Saya memaknai kalimat ini sebagai sebuah perumpamaan seorang penulis yang menulis sesuatu yang bukan berasal dari suara hatinya. Mungkin seperti yang dikatakan oleh beberapa orang lain dengan kalimat yang berbeda, misalnya "menulislah sesuatu yang kamu sukai atau kamu kuasai", atau "menulislah sesuai passion-mu" atau ungkapan-ungkapan lain yang bermakna serupa. Dan saya merasakan kalimat yang diungkapkan oleh DZI bermakna lebih dalam.
Menulis karena getaran batin tampak misalnya dalam proses penulisan puisi "Ibu". Dikisahkan bahwa puisi itu tercipta oleh getaran hati DZI akibat deraan rasa rindu kepada sang ibu kala dirinya merantau ke Banyuwangi.Â
Dan puisi itu baru kelar ditulisnya justru setelah dia kembali ke kampung halaman dan berkumpul lagi dengan sang penyebab timbulnya getaran hati.
DZI melukiskan tidak mudahnya proses penciptaan puisi itu dalam sebuah kalimat yang mengharukan. "Berbulan-bulan puisi "Ibu" tidak rampung, karena saya kehabisan kata untuk melukiskan kasih sayangnya," ungkapnya.

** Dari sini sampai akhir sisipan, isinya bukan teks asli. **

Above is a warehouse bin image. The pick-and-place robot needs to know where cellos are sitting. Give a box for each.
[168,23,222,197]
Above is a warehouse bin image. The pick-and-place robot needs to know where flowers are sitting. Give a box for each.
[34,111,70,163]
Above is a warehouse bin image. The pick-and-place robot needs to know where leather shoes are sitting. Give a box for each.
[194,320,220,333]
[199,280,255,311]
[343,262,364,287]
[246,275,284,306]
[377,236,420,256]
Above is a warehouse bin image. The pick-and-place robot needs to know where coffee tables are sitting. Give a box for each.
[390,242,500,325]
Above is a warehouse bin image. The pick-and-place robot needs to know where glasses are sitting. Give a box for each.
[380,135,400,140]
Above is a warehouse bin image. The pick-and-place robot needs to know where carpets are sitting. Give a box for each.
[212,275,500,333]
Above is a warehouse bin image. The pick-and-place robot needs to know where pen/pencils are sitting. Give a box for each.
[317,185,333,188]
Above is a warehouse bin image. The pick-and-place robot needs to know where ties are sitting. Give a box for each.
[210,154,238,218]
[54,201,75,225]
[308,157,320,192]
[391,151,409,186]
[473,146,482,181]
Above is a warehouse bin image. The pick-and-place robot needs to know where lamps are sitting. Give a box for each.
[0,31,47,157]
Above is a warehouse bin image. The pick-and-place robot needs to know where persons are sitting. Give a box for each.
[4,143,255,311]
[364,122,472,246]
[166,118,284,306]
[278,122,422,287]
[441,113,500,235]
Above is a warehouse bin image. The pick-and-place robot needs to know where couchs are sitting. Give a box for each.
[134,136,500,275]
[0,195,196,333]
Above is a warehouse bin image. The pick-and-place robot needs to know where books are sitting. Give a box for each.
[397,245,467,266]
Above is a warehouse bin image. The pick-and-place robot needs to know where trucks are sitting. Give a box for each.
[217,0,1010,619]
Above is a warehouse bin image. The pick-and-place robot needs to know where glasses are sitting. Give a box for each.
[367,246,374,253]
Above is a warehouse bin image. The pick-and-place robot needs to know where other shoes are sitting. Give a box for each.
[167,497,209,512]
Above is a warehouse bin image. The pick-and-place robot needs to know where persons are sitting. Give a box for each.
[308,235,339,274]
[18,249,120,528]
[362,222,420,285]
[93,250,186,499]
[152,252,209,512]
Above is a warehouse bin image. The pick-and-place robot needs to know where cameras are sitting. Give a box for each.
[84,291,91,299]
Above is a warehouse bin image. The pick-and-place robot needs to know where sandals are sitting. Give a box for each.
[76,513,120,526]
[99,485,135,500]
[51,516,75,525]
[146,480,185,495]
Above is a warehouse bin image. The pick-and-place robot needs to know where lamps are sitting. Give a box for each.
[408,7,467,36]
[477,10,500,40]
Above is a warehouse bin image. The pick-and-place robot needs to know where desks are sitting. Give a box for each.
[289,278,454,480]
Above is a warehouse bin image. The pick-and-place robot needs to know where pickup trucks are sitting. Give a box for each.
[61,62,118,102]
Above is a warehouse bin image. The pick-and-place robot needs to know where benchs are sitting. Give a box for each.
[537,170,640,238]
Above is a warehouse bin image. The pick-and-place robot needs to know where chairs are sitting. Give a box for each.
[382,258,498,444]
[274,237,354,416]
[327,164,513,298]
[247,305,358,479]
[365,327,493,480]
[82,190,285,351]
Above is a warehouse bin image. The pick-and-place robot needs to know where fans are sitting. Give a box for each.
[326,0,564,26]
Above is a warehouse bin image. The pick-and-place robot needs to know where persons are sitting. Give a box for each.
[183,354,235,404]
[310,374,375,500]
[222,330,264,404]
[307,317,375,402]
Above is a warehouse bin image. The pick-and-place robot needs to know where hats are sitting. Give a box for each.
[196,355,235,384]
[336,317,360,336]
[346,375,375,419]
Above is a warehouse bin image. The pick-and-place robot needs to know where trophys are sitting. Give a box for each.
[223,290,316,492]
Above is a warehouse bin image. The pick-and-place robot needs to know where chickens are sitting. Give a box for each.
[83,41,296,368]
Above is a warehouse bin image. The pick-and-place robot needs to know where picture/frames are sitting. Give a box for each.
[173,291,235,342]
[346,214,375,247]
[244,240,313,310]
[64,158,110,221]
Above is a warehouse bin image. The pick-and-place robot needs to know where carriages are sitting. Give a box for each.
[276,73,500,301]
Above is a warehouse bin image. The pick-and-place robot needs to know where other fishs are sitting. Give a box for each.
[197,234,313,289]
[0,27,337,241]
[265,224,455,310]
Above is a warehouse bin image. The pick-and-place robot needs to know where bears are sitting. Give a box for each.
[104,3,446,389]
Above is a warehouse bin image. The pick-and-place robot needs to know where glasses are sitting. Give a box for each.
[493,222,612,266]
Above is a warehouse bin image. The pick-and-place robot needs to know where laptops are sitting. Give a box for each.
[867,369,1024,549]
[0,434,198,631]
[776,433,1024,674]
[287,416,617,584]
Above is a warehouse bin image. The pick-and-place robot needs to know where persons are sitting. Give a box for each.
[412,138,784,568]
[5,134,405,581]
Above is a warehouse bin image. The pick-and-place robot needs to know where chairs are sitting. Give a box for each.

Kedua, menyangkut kalimat yang kedua, "Saya yakin, puisi yang saya tulis tanpa kejujuran nurani tidak akan mampu mengarungi samudra waktu dan tidak akan punya nilai abadi."
Saya kira, kalimat ini merupakan lanjutan potongan kalimat yang saya sebutkan pertama. Kalimat ini menunjukkan dampak yang akan muncul atas tindakan menulis sesuatu yang tidak menimbulkan getaran hati.
Saya yakin bukan hanya tulisan berbentuk puisi yang akan bernasib seperti ucapan sang penyair yang kondang dengan sebutan "Si Celurit Emas" itu. Artikel genre dan tema apa pun, jika dihasilkan tanpa kejujuran nurani, tak akan lama singgah di hati orang, bahkan termasuk penulisnya sendiri. Jika pun tulisan semacam ini sempat populer misalnya, biasanya tak akan bertahan lama.
Ungkapan "getaran hati" dan "kejujuran nurani" bukan sesuatu yang mudah dipraktikkan, termasuk dalam urusan tulis-menulis. Banyak hal yang bisa mengikis keyakinan seseorang akan pentingnya menjaga kejujuran nurani untuk menulis hanya berdasarkan getaran hati.
Jebakan PopularitasÂ
Keinginan untuk lekas populer menjadi salah satu penggerak hati seorang (calon) penulis untuk mencari hal-hal atau peristiwa-peristiwa sensasional untuk dituliskannya. Tidak keliru bila hal semacam itu dituliskan secara proporsional. Namun akan menjadi hal yang tidak wajar bila ditujukan hanya untuk mengejar status tenar dalam sekejap.
Godaan untuk segera dikenal dan mendapatkan banyak acungan jempol memang sulit dicegah. Menilik cara saya menghasilkan tulisan, bisa diyakini bahwa saya termasuk golongan yang terakhir ini.